Il faut noter tout d’abord que ce type d’autorisation est une porte ouverte au népotisme et à la corruption. Un cahier des charges suffit. Le contrebandier ne demande pas mieux que de commercer au grand jour et en toute légalité. Il investira et paiera ses impôts comme tout le monde. En octroyant les autorisations d’alcool au compte-gouttes et à la tête du client, l’Etat joue à l’hypocrite. Il ne pratique pas la prohibition puisqu’il autorise X, mais il n’autorise pas l’alcool puisqu’il interdit Y. Que l’Etat aille directement à la source du problème, lève sa main sur le commerce et laisse le marché s’autoréguler comme cela se fait partout dans le monde. Ce n’est qu’ainsi qu’on peut motiver les investisseurs et créer de la richesse ! Et tant pis pour les prudes qui n’aiment pas voir l’alcool, ils doivent accepter de vivre aux côtés de personnes qui aiment l’alcool et se rendre à l’évidence, on ne peut pas avoir de l’investissement dans les régions avec des interdictions moyenâgeuses.

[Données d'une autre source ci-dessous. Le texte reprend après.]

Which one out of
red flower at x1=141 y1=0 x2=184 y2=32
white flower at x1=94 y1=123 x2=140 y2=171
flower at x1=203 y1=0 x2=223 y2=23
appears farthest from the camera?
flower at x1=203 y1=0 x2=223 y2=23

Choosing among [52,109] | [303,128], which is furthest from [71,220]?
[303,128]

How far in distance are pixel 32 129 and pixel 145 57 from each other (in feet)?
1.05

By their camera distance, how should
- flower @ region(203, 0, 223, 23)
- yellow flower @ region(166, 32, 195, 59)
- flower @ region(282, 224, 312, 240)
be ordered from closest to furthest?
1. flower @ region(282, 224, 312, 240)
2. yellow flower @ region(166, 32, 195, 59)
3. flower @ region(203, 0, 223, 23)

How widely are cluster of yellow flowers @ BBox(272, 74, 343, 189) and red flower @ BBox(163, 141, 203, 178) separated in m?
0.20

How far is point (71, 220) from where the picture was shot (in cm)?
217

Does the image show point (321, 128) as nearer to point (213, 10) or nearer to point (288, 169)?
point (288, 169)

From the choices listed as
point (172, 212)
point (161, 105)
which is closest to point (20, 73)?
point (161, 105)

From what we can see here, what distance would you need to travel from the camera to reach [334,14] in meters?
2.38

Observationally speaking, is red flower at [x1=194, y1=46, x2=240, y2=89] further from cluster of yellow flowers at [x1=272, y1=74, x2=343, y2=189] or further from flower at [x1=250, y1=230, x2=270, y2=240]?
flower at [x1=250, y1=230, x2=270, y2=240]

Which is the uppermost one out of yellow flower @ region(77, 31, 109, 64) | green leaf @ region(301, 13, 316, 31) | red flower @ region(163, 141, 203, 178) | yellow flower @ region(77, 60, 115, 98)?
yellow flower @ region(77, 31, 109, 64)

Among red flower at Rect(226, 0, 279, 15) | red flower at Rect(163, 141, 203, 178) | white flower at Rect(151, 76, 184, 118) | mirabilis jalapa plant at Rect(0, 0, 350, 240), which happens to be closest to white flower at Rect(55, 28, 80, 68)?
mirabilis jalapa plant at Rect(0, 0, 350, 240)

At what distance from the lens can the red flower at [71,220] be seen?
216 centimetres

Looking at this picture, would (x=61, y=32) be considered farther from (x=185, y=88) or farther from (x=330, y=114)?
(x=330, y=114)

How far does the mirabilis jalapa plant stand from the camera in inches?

Le hic est que notre Etat est faible, cherche à ménager la chèvre et le chou et se débat dans le populisme. Afin d’éviter des tensions ici et là, il se déculotte à tour de bras. Il élimine un ministère pour ne pas fâcher les syndicalistes, il annule une autorisation pour calmer les contrebandiers et offre même des terrains, au dinar symbolique, à des squatteurs.
Nous avons fait une révolution et rédigé une constitution, nous nous réjouissons de la démocratie et de la liberté d’expression, alors que nous sommes en otage de contrebandiers et de terroristes amnistiés. Avant, on avait des hommes politiques qui faisaient de l’escroquerie et de la contrebande. Aujourd’hui on a des escrocs et des contrebandiers qui font de la politique.